Trudeau rattrapé par l'affaire SNC-Lavalin en début de campagne

Andrew Scheer a commenté les révélations du « Globe and Mail » avant même de lancer officiellement sa campagne.
Photo : La Presse canadienne / Paul Chiasson
Prenez note que cet article publié en 2019 pourrait contenir des informations qui ne sont plus à jour.
Le chef libéral Justin Trudeau a été rattrapé par l’affaire SNC-Lavalin avant même le lancement de la campagne électorale, après que de nouvelles révélations du quotidien Globe and Mail ont fourni des munitions à ses opposants.
S’appuyant sur des sources non identifiées, le quotidien torontois a indiqué mercredi que la Gendarmerie royale du Canada (GRC) se penche sur de possibles entraves à la justice dans cette affaire, qui a fortement ébranlé le gouvernement Trudeau cet hiver.

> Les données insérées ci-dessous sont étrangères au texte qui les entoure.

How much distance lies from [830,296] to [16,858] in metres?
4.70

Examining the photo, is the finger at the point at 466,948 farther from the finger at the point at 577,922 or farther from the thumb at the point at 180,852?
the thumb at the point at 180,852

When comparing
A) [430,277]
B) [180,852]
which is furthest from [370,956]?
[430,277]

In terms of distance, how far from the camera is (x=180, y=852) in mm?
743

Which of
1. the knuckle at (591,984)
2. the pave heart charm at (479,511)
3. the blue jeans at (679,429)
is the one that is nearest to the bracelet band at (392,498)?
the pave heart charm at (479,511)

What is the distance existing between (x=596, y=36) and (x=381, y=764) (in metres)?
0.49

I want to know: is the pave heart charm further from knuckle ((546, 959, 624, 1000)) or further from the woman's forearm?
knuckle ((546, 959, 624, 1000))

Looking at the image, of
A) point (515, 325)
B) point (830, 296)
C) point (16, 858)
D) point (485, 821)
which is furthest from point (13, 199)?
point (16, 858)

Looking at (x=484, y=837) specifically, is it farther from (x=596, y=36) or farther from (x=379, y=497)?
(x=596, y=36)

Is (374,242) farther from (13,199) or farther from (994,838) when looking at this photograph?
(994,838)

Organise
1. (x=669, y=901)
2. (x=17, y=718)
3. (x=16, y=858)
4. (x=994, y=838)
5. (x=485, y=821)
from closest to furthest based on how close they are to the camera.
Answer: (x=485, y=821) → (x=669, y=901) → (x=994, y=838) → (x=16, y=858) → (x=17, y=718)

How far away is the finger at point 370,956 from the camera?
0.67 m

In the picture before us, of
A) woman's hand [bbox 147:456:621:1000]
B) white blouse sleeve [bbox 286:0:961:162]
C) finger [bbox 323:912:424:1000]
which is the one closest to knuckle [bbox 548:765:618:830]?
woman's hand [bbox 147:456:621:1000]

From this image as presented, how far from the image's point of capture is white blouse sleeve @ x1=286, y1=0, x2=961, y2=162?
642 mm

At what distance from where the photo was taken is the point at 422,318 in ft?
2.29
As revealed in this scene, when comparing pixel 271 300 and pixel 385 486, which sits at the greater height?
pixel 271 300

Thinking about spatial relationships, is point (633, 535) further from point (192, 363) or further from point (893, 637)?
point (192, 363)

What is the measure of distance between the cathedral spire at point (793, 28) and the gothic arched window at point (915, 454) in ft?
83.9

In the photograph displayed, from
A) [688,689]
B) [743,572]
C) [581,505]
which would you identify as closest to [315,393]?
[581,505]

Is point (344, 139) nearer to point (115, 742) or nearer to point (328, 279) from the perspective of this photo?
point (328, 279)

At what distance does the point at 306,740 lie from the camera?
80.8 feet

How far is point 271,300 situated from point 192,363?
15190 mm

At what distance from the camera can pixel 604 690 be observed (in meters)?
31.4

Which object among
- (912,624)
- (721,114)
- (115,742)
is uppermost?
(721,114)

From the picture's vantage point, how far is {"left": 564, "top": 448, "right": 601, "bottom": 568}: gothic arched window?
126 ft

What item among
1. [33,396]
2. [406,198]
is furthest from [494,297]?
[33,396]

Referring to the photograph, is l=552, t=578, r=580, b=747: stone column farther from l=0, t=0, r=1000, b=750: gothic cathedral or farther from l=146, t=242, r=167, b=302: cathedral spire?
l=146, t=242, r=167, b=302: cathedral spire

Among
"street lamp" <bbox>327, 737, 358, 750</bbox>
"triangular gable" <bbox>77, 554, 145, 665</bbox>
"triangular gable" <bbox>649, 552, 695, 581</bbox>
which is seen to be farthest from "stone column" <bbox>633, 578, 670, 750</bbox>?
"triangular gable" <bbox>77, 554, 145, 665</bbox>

L’enquête serait toutefois bloquée par le fait que des témoins ne peuvent parler à la police fédérale, étant donné qu’ils doivent respecter la confidentialité des discussions au sein du Conseil des ministres.

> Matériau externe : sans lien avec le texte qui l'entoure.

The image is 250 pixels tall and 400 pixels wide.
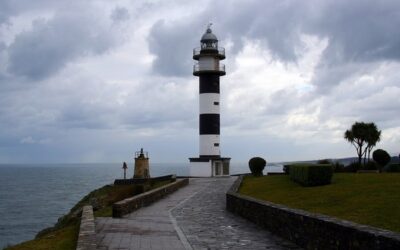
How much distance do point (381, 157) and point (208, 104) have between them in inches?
604

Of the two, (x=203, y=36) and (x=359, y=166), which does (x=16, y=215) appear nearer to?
(x=203, y=36)

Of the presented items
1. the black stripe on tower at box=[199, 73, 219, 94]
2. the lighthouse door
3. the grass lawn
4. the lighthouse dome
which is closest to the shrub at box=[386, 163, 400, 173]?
the grass lawn

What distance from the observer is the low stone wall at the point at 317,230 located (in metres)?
8.19

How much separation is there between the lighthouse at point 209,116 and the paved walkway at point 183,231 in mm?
25391

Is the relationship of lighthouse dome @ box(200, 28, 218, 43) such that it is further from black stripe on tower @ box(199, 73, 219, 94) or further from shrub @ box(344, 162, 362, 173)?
shrub @ box(344, 162, 362, 173)

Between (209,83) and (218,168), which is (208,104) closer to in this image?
(209,83)

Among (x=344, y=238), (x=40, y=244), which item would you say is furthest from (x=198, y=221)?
(x=344, y=238)

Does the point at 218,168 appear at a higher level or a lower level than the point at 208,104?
lower

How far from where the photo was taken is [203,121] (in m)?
46.8

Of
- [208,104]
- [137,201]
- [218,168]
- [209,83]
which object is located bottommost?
[137,201]

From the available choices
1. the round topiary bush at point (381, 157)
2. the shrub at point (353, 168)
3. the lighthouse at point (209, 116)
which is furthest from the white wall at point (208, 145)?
the round topiary bush at point (381, 157)

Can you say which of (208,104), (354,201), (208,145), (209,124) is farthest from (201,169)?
(354,201)

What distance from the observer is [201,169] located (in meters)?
46.5

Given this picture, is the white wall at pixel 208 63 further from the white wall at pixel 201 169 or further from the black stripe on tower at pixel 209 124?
the white wall at pixel 201 169
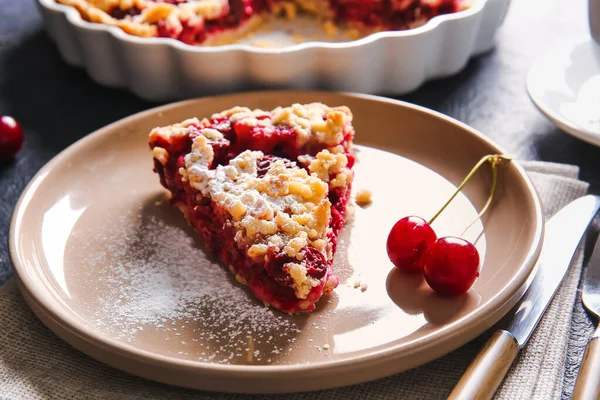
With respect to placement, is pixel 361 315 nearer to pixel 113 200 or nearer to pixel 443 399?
pixel 443 399

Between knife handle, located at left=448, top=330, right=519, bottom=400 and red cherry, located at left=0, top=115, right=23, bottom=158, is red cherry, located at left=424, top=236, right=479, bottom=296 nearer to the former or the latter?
knife handle, located at left=448, top=330, right=519, bottom=400

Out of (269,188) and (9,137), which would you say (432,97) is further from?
(9,137)

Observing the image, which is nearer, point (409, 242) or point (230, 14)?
point (409, 242)

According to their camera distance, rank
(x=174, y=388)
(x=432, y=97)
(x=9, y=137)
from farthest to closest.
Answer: (x=432, y=97) < (x=9, y=137) < (x=174, y=388)

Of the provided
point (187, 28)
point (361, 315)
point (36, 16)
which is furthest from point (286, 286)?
point (36, 16)

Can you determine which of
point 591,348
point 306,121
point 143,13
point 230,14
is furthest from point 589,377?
point 230,14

Selon le Globe, cela empêche toute personne couverte par ce sceau du secret de parler ou de transmettre des documents concernant cette affaire à la police fédérale. La GRC a par ailleurs décidé de suspendre ses opérations le temps de la campagne électorale.
Avant même que la campagne n'ait été officiellement lancée, le chef conservateur Andrew Scheer est tombé à bras raccourcis sur son adversaire libéral, à qui il a demandé de lever le privilège de confidentialité entourant les échanges au sein du Cabinet.

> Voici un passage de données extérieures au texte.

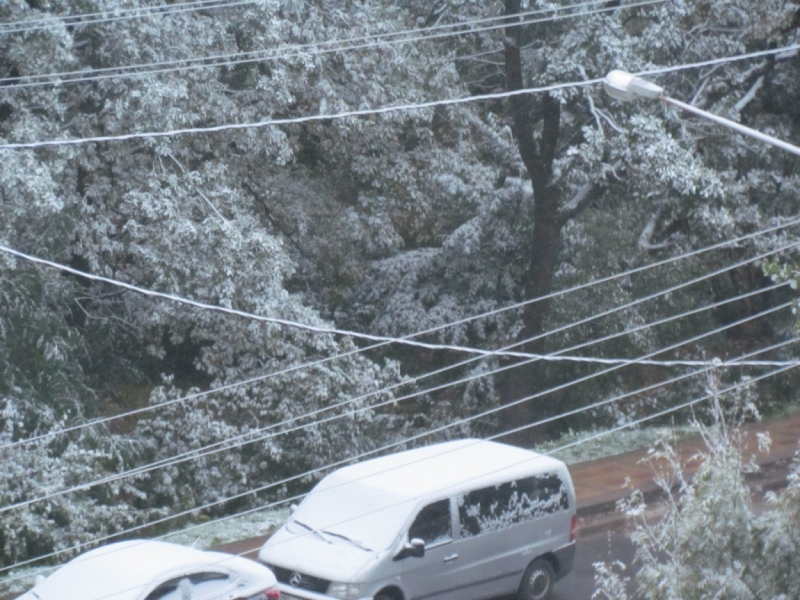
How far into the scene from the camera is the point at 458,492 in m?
9.77

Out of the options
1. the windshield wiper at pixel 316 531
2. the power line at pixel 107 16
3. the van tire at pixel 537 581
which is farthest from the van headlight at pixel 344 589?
the power line at pixel 107 16

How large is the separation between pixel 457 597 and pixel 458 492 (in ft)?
3.18

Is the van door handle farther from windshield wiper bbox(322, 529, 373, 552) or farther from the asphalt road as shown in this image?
the asphalt road

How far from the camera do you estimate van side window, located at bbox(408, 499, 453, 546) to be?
31.1 ft

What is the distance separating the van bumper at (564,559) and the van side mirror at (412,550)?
6.17 feet

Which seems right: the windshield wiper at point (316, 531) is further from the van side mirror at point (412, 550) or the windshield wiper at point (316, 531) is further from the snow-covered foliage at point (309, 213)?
the snow-covered foliage at point (309, 213)

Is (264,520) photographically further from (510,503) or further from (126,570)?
(126,570)

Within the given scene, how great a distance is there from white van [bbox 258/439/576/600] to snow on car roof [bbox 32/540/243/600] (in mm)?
1083

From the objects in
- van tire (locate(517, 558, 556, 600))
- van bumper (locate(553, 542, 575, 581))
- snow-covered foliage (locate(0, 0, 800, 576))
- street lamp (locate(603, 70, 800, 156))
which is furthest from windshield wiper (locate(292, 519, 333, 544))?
street lamp (locate(603, 70, 800, 156))

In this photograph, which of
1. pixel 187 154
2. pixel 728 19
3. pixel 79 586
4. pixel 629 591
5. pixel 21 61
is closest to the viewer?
pixel 79 586

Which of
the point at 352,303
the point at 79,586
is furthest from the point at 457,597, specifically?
the point at 352,303

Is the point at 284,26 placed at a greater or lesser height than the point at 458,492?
greater

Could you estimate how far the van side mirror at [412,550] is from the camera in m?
9.25

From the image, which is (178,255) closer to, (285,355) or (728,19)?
(285,355)
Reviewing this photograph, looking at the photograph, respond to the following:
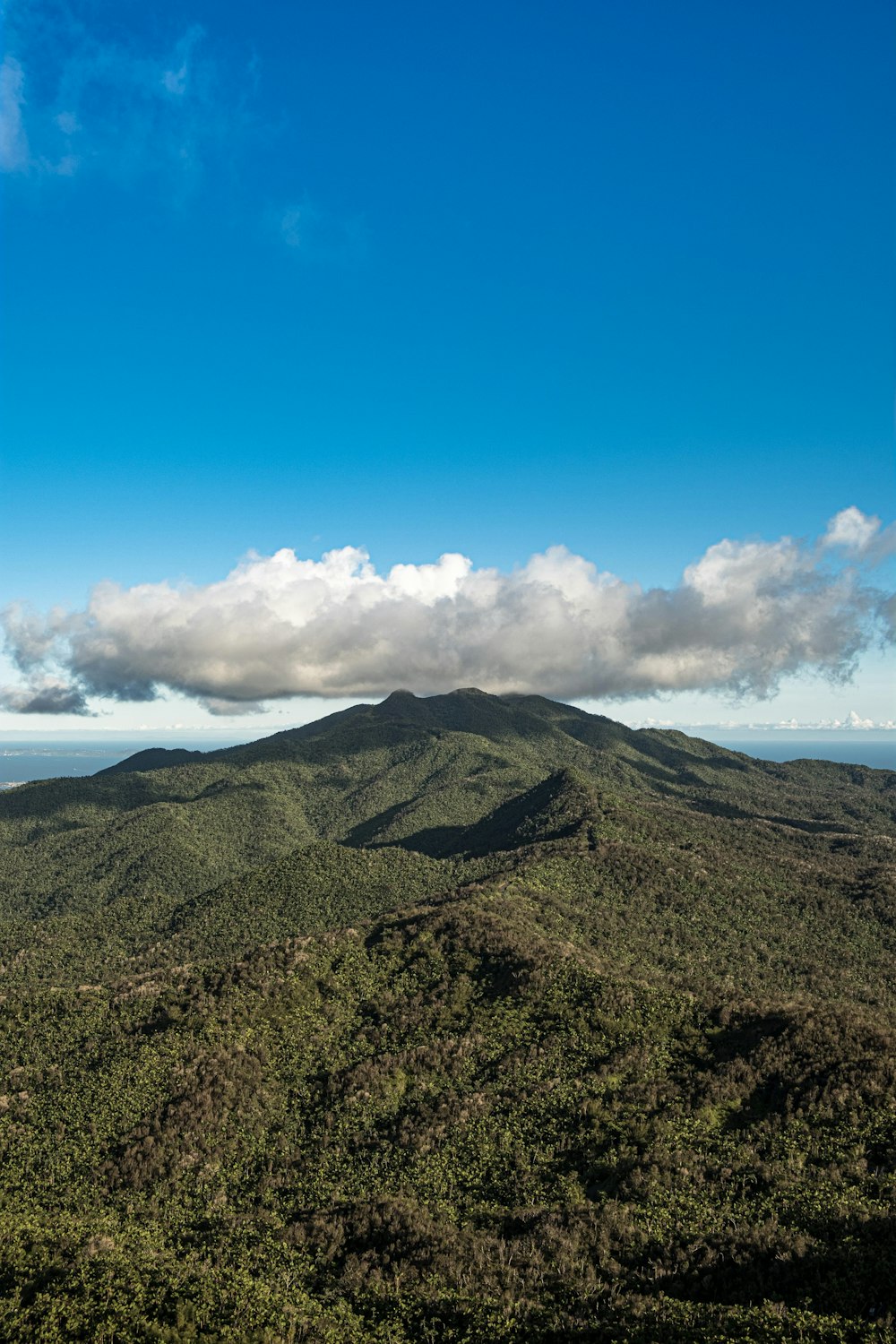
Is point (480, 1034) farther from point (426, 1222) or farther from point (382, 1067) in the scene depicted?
point (426, 1222)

Nous avons appris deux choses ce matin
, a-t-il déclaré avant de prendre l’avion pour venir lancer sa campagne au Québec. Un, la GRC fait enquête sur une possible entrave à la justice. Et deux, Justin Trudeau va tout faire pour la bloquer. Alors, je lui demande de lever le privilège dès maintenant.
M. Scheer, qui avait déjà demandé à la GRC d’enquêter sur cette affaire, a saisi l’occasion pour placer la question de l’intégrité du chef libéral au cœur de ses attaques de la journée. Selon lui, le premier ministre a déjà menti aux Canadiens à plusieurs occasions dans ce dossier.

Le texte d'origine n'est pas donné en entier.